Panera made kiosks available in addition to cashier stations to reduce wait time for guests. The highly visual stations feature a “product builder” to assist with order accuracy and customization, and the kiosks are capable of saving customizations, past orders and “favorites” for easy ordering on subsequent visits.
Nowhere is minimizing wait time more important, arguably, than in sports stadiums; fans repeatedly say they’ll abandon long concession lines for fear of missing game action. That’s one reason why Major League Baseball’s Miami Marlins participated in a kiosk initiative, featuring Oracle Hospitality’s Simphony point-of-sale platform and Workstation 620. The deployment may generate other benefits as well. According to a major Oracle study (The Fan Experience: Changing the Game with Food & Beverage), U.S. fans, on average, reported they would spend an additional $20 for food and beverage if wait times were cut in half – representing a 43% increase in typical spend per party.
But for food and beverage operators to achieve maximum value, it’s imperative that kiosks be part of an integrated solution. For example, pairing Oracle Hospitality hardware – kiosks and Kitchen Display System – not only improves operational efficiency but generates invaluable business insights.
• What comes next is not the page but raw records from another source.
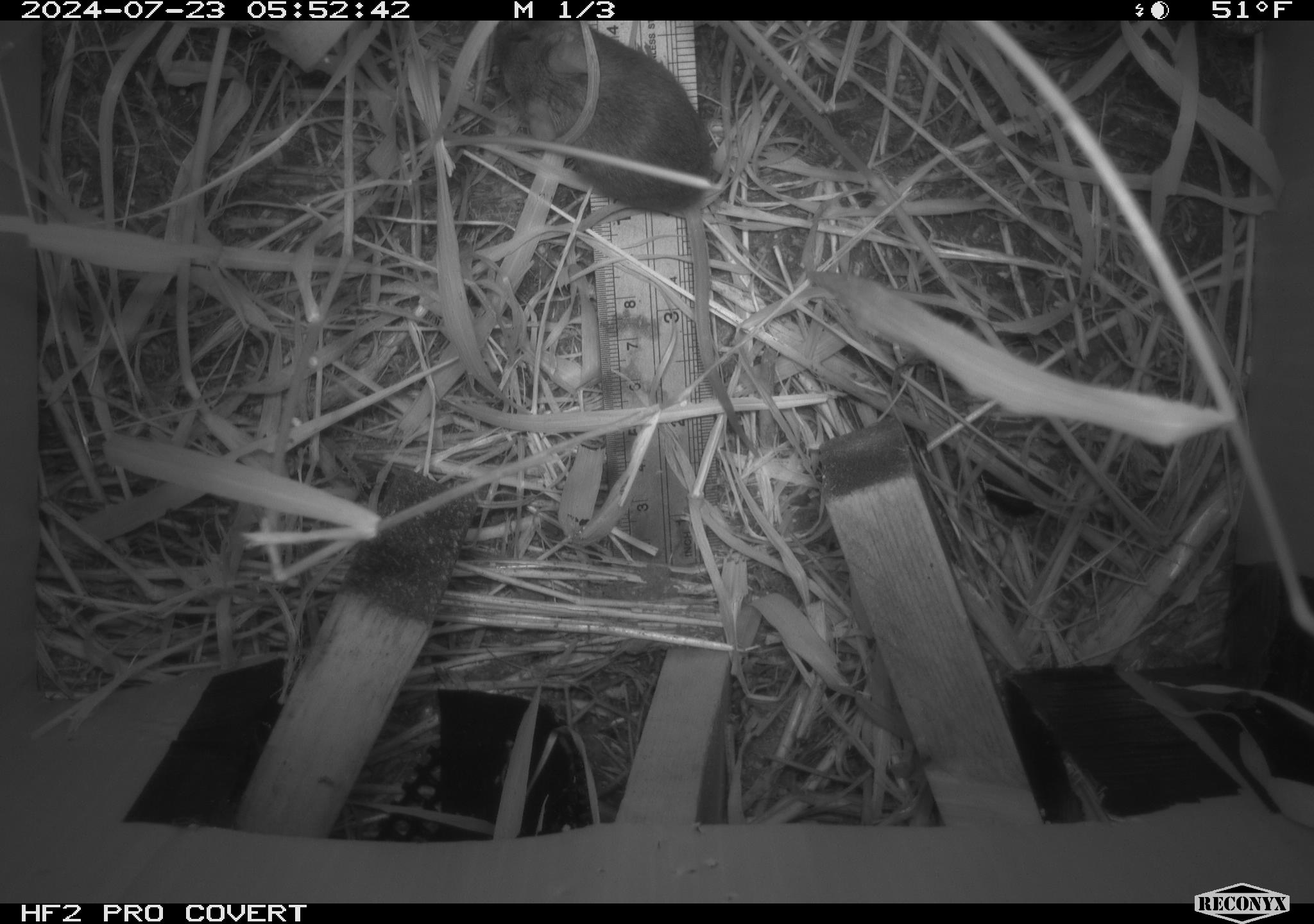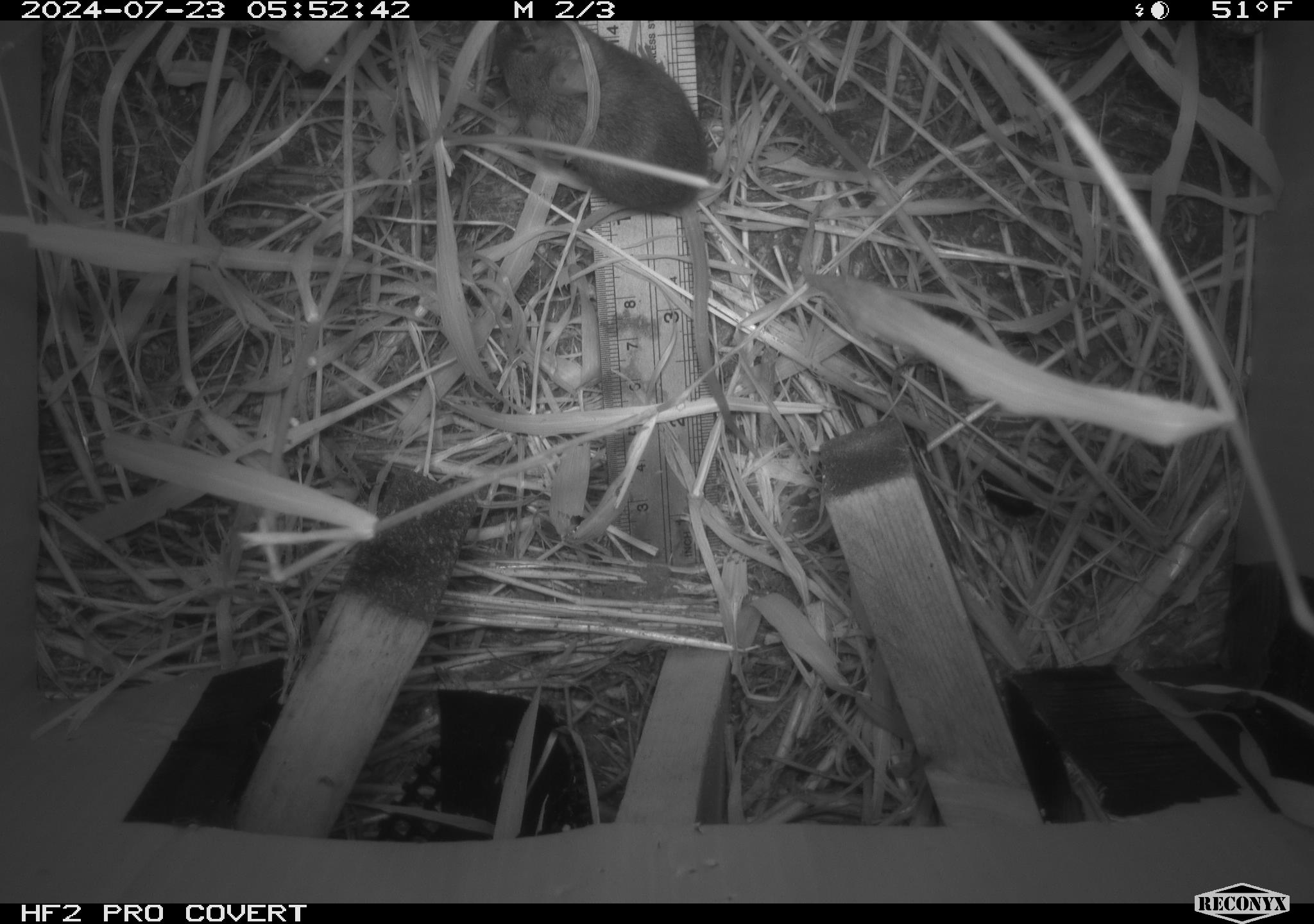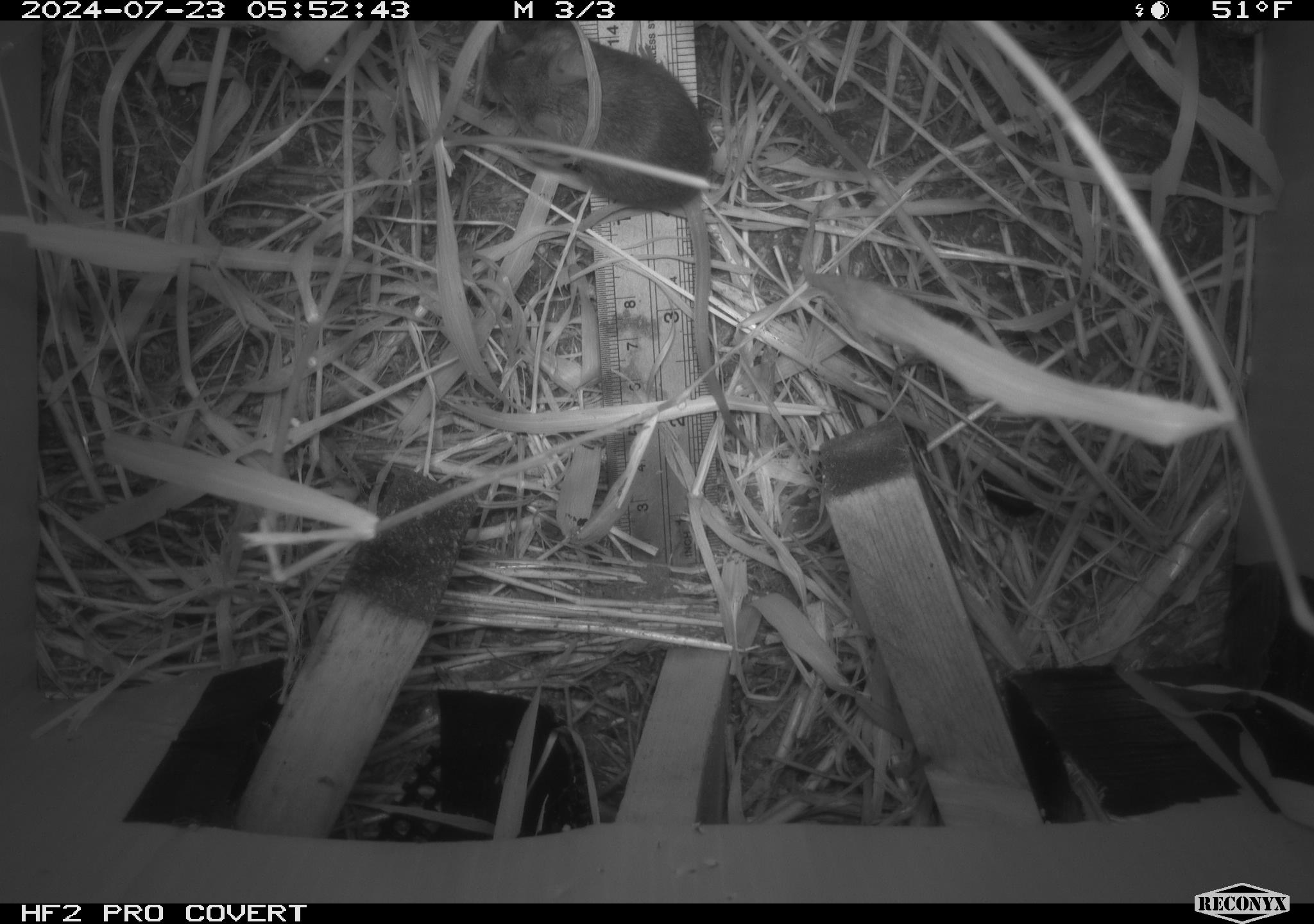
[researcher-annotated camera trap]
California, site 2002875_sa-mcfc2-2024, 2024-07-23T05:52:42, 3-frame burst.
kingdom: Animalia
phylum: Chordata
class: Mammalia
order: Rodentia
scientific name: Rodentia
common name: rodent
Rodent (Rodentia).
“KDS provides work screens that are digitized, which will separate an online order from a kiosk order from an in-house order from a phone order – and it’s going to track all of those and make sure you don’t lose any of them,” Rowland said. “It’s going to collate and collect them and report on them, and tell you which channel is giving you what amount of revenue at what time and with what products.”
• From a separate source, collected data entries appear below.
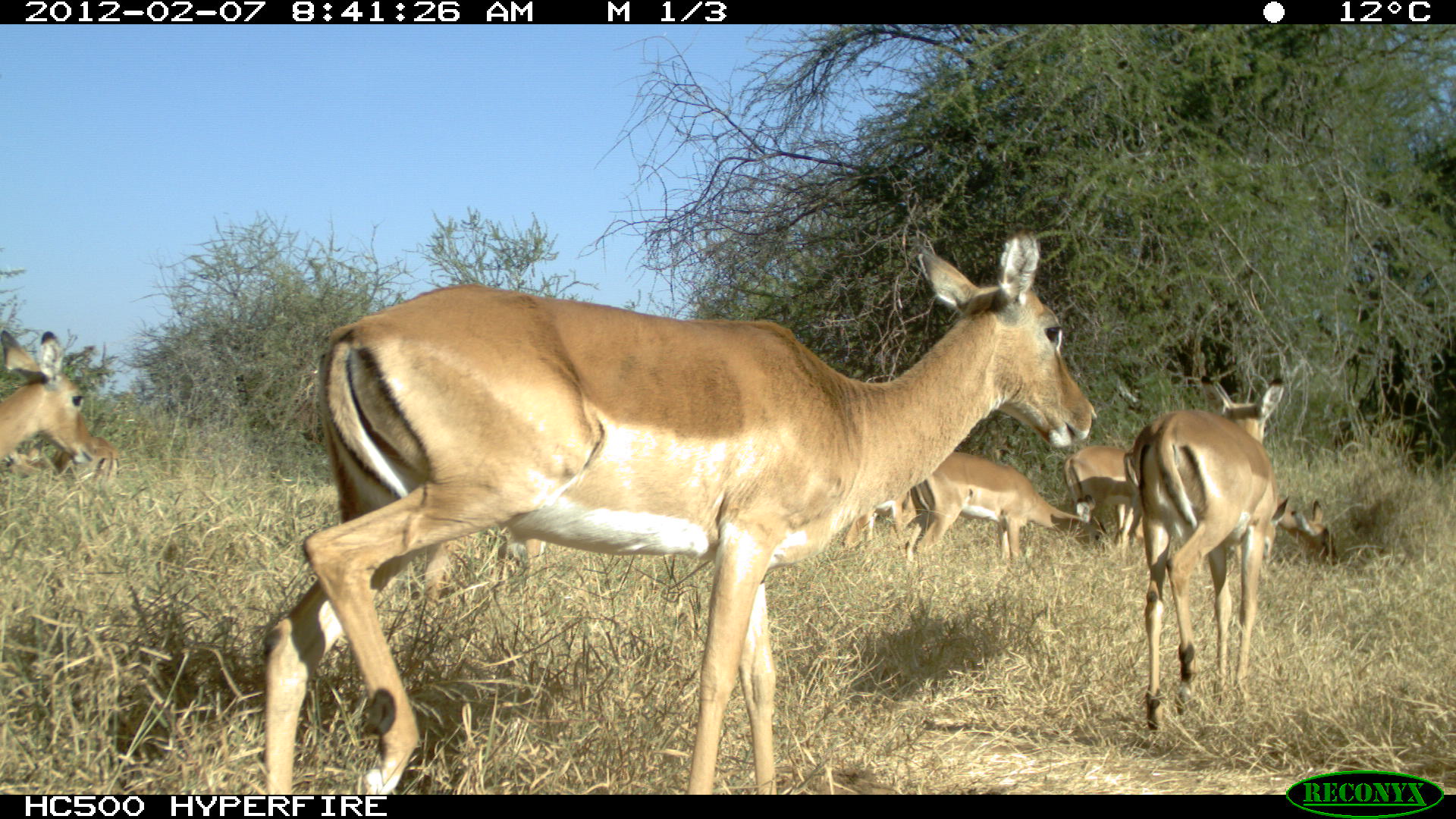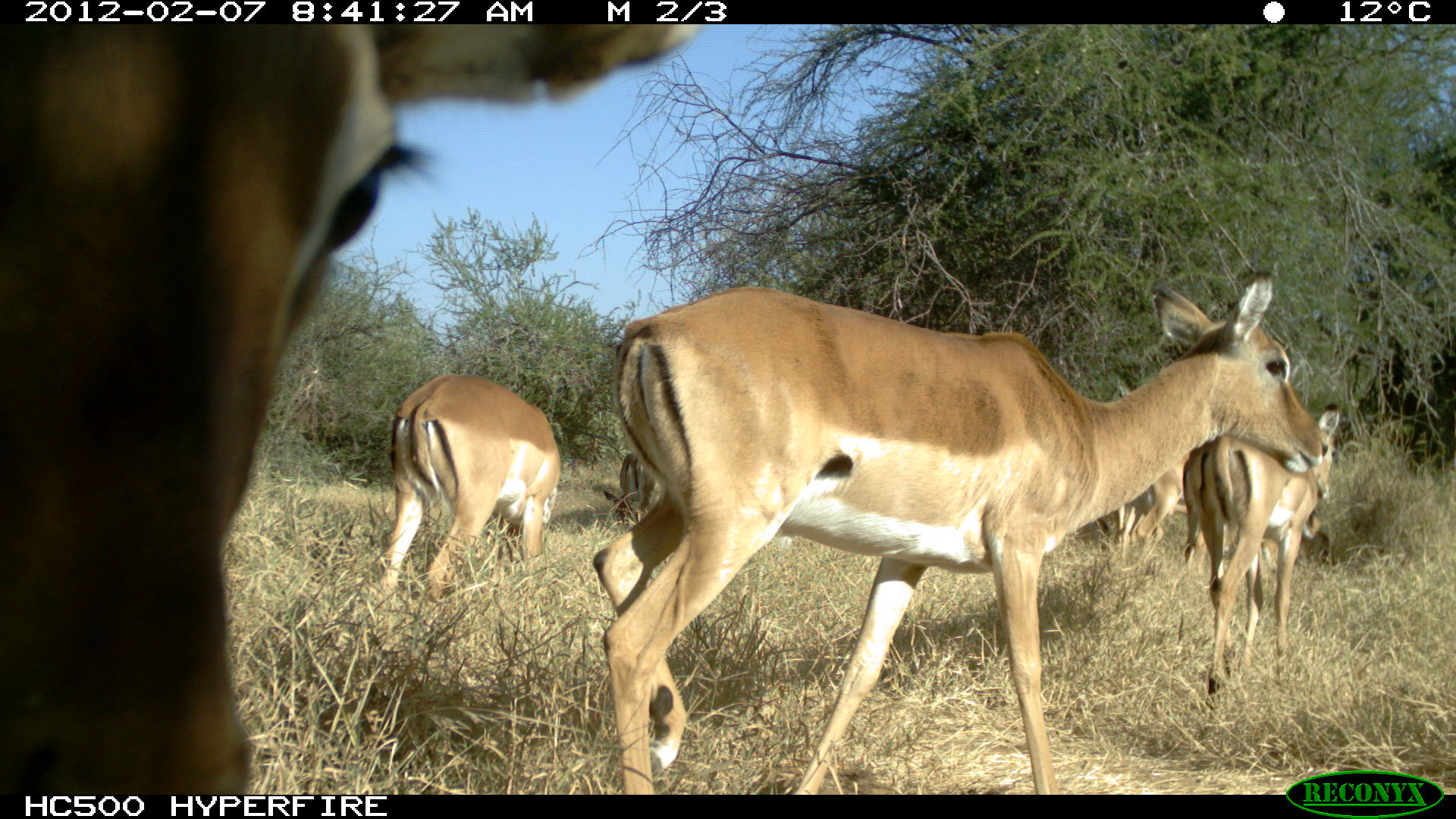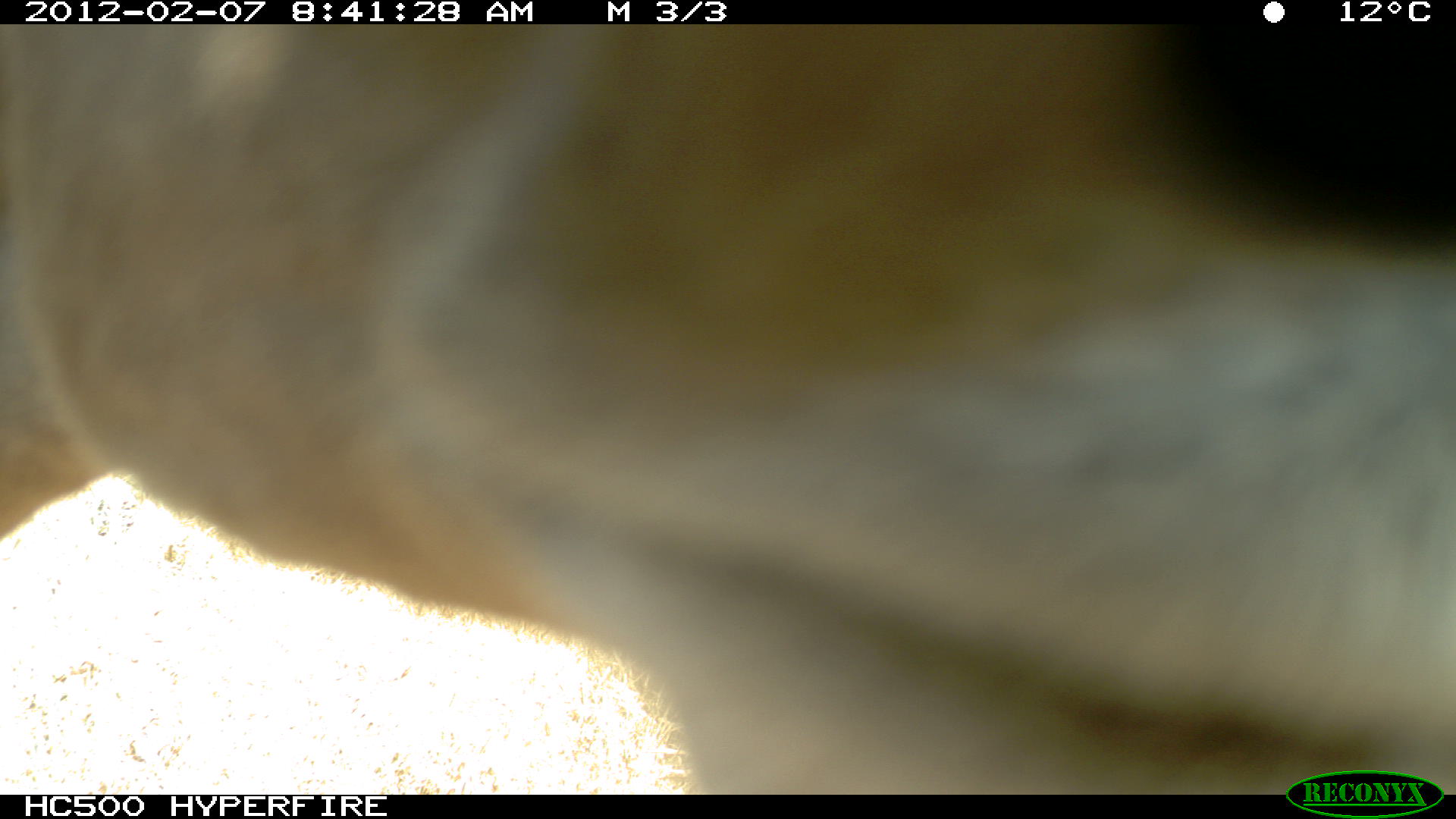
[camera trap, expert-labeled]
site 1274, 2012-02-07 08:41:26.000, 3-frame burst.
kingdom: Animalia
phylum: Chordata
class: Mammalia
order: Artiodactyla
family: Bovidae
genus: Aepyceros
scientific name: Aepyceros melampus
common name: impala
Aepyceros melampus (impala), count 8.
The ability to gain such intelligence is just another reason why the adoption of kiosks has passed the tipping point. Major brands – from food and beverage to sports and entertainment – are confident now that they’ll reap a healthy return on investment.
“If you’re looking for a reference point, all you need to do is take a look at the big boys,” Rowland said. “If you haven’t moved toward kiosks yet, it’s time to pay attention.”